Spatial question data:
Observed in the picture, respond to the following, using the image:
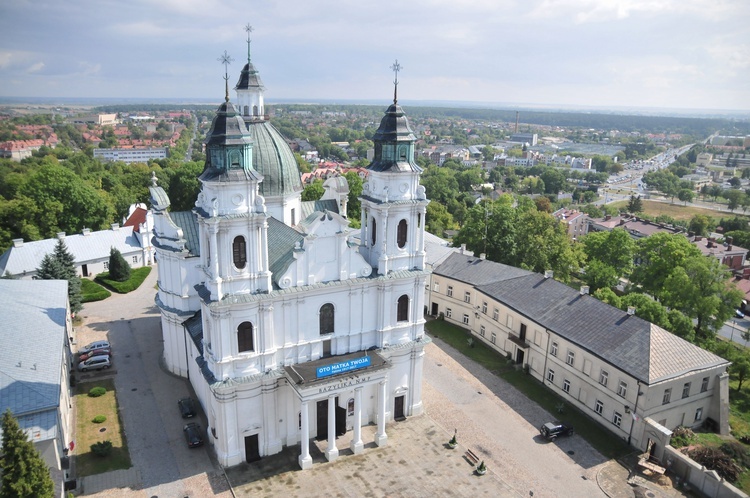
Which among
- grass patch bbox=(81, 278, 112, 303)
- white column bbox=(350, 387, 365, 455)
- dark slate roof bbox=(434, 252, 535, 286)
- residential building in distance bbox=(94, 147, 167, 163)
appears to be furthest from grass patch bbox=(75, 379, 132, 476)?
residential building in distance bbox=(94, 147, 167, 163)

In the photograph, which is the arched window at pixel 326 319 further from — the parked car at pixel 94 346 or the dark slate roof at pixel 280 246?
the parked car at pixel 94 346

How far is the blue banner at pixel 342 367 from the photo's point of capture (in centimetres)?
2982

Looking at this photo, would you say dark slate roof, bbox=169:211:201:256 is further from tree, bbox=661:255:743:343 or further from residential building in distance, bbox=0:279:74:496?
tree, bbox=661:255:743:343

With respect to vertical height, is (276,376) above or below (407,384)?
above

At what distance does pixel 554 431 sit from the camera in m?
34.1

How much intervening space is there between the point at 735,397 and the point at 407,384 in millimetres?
25795

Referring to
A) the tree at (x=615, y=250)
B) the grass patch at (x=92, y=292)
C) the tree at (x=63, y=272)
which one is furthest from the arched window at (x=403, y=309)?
the grass patch at (x=92, y=292)

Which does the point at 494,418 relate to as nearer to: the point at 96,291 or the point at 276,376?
the point at 276,376

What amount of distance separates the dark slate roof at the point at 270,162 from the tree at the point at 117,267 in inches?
1061

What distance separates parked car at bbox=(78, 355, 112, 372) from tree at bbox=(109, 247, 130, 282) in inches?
782

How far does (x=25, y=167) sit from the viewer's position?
10825 cm

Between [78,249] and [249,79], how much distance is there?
111 ft

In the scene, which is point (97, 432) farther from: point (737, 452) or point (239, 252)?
point (737, 452)

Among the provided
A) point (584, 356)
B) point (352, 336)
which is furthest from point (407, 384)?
point (584, 356)
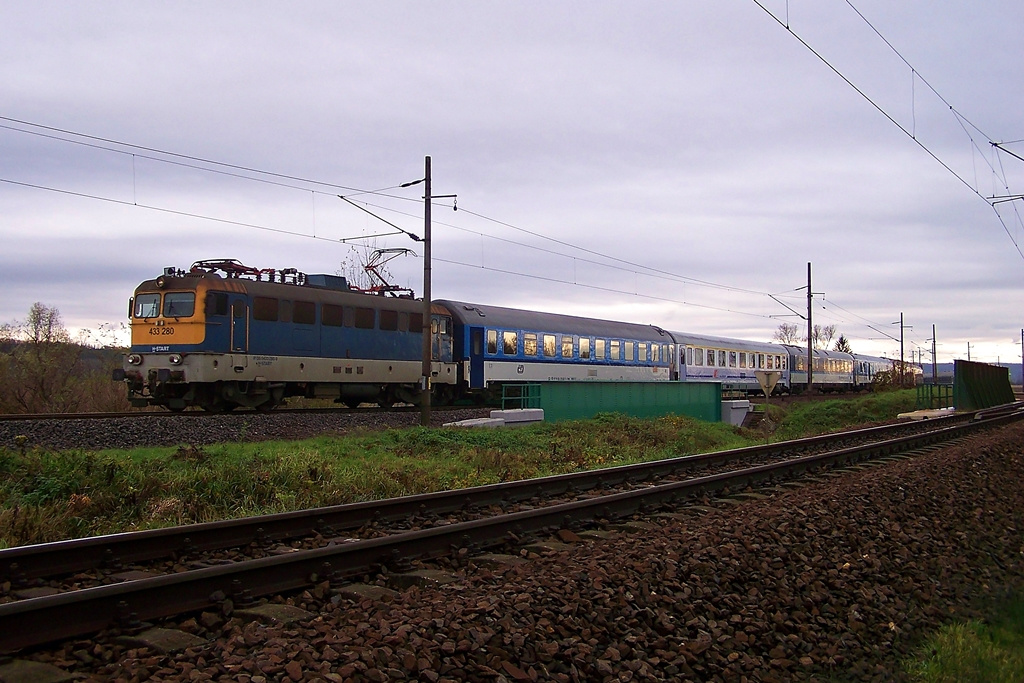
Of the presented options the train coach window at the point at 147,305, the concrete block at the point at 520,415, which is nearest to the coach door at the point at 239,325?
the train coach window at the point at 147,305

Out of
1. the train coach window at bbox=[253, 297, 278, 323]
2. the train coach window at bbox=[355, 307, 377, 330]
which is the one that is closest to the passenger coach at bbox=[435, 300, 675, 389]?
the train coach window at bbox=[355, 307, 377, 330]

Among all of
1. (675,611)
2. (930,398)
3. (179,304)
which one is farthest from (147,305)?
(930,398)

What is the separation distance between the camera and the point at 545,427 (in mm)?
22156

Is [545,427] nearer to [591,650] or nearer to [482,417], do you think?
[482,417]

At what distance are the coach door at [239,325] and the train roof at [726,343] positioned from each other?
26.5 m

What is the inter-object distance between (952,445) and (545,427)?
9641mm

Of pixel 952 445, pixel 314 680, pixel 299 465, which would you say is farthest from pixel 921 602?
pixel 952 445

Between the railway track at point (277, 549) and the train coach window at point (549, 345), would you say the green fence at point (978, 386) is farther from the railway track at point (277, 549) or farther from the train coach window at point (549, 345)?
the railway track at point (277, 549)

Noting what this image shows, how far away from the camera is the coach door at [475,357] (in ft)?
100

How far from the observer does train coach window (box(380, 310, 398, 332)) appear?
26.6 m

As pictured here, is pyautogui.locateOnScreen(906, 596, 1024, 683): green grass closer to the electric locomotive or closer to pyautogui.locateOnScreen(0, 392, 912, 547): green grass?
pyautogui.locateOnScreen(0, 392, 912, 547): green grass

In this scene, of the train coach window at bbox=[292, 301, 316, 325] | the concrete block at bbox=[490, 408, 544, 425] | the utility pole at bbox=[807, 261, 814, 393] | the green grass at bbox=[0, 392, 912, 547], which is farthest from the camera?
the utility pole at bbox=[807, 261, 814, 393]

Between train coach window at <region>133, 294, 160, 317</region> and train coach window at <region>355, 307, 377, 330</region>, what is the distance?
5.72m

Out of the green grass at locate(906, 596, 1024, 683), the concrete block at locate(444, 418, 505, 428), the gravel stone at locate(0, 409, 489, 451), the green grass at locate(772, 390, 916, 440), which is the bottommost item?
the green grass at locate(906, 596, 1024, 683)
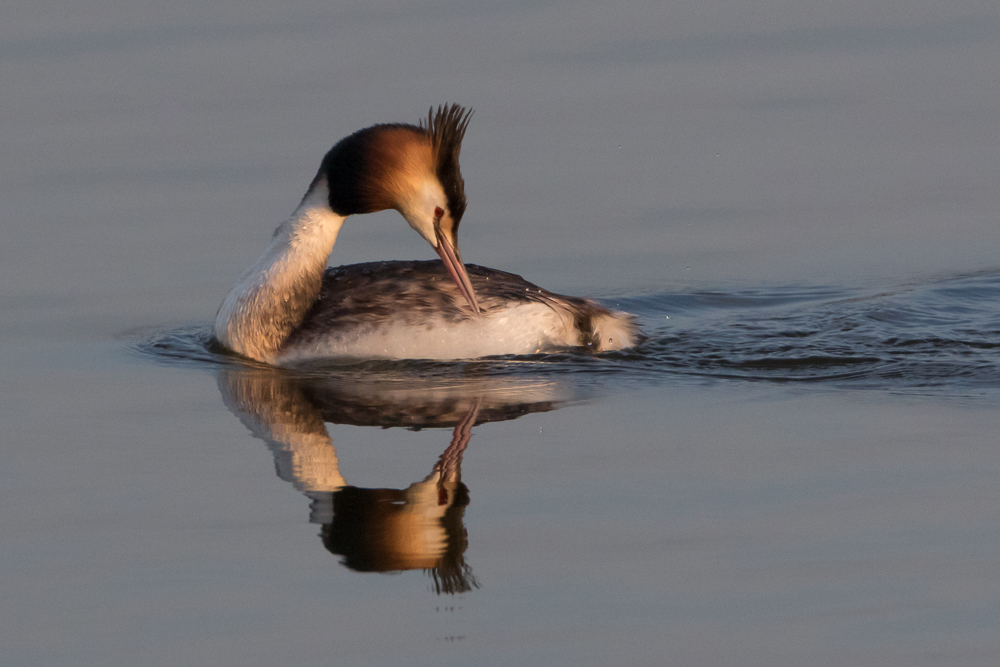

▸ What is expected: Can you rewrite all of the data above with "centimetres" changed to "centimeters" and everything else kept the same, leaving the pictures out?

▸ Right answer:
Observed in the picture, respond to the following, using the image:
Which among
- grass patch bbox=(81, 278, 112, 303)
- white column bbox=(350, 387, 365, 455)
- dark slate roof bbox=(434, 252, 535, 286)
- residential building in distance bbox=(94, 147, 167, 163)
appears to be furthest from grass patch bbox=(75, 379, 132, 476)?
residential building in distance bbox=(94, 147, 167, 163)

In the photograph, which is the arched window at pixel 326 319 further from — the parked car at pixel 94 346 or the dark slate roof at pixel 280 246?
the parked car at pixel 94 346

How far is the blue banner at pixel 342 367 from the photo's point of capture (in centimeters)?
2982

Looking at this photo, would you say dark slate roof, bbox=169:211:201:256 is further from tree, bbox=661:255:743:343 or further from residential building in distance, bbox=0:279:74:496?
tree, bbox=661:255:743:343

With respect to vertical height, is (276,376) above or below (407,384)?
above

At what distance does pixel 554 431 sit from the camera in m?
34.1

How much intervening space is there between the point at 735,397 and the point at 407,384 in millimetres?
25795

Referring to
A) the tree at (x=615, y=250)
B) the grass patch at (x=92, y=292)
C) the tree at (x=63, y=272)
which one is furthest from the arched window at (x=403, y=309)?
the grass patch at (x=92, y=292)

Which does the point at 494,418 relate to as nearer to: the point at 96,291 or the point at 276,376?
the point at 276,376

What amount of distance separates the dark slate roof at the point at 270,162 from the tree at the point at 117,267 in inches?
1061

What distance separates parked car at bbox=(78, 355, 112, 372) from tree at bbox=(109, 247, 130, 282) in inches?
782

How far does (x=25, y=167) sit from the viewer's position?
10825 cm

Between [78,249] and [249,79], how much distance is there?
111 ft

In the scene, which is point (97, 432) farther from: point (737, 452) or point (239, 252)?
point (737, 452)

Among the provided
A) point (584, 356)
B) point (352, 336)
which is furthest from point (407, 384)?
point (584, 356)
Of the presented options the train coach window at the point at 147,305, the concrete block at the point at 520,415, which is nearest to the coach door at the point at 239,325?
the train coach window at the point at 147,305

Out of
1. the train coach window at bbox=[253, 297, 278, 323]
2. the train coach window at bbox=[355, 307, 377, 330]
which is the one that is closest to the passenger coach at bbox=[435, 300, 675, 389]?
the train coach window at bbox=[355, 307, 377, 330]

Among all of
1. (675,611)
2. (930,398)
3. (179,304)
which one is farthest from (147,305)?
(930,398)

What is the separation distance between the camera and the point at 545,427 (in mm)?
22156

Is [545,427] nearer to [591,650] or nearer to [482,417], do you think?
[482,417]

At what distance are the coach door at [239,325] and the train roof at [726,343] positioned from each other?
26.5 m

What is the inter-object distance between (952,445) and (545,427)?
9641mm

Of pixel 952 445, pixel 314 680, pixel 299 465, which would you say is farthest from pixel 921 602?
pixel 952 445

Between the railway track at point (277, 549) and the train coach window at point (549, 345), would you say the green fence at point (978, 386) is farther from the railway track at point (277, 549) or farther from the train coach window at point (549, 345)?
the railway track at point (277, 549)

Noting what this image shows, how far away from the camera is the coach door at [475,357] (in ft)?
100

How far from the observer does train coach window (box(380, 310, 398, 332)) appear?
26.6 m

As pictured here, is pyautogui.locateOnScreen(906, 596, 1024, 683): green grass closer to the electric locomotive or closer to pyautogui.locateOnScreen(0, 392, 912, 547): green grass?
pyautogui.locateOnScreen(0, 392, 912, 547): green grass

In this scene, of the train coach window at bbox=[292, 301, 316, 325] | the concrete block at bbox=[490, 408, 544, 425] | the utility pole at bbox=[807, 261, 814, 393] | the green grass at bbox=[0, 392, 912, 547], which is farthest from the camera?
the utility pole at bbox=[807, 261, 814, 393]

Between train coach window at <region>133, 294, 160, 317</region> and train coach window at <region>355, 307, 377, 330</region>, what is the distance?
5.72m

Out of the green grass at locate(906, 596, 1024, 683), the concrete block at locate(444, 418, 505, 428), the gravel stone at locate(0, 409, 489, 451), the green grass at locate(772, 390, 916, 440), which is the bottommost item?
the green grass at locate(906, 596, 1024, 683)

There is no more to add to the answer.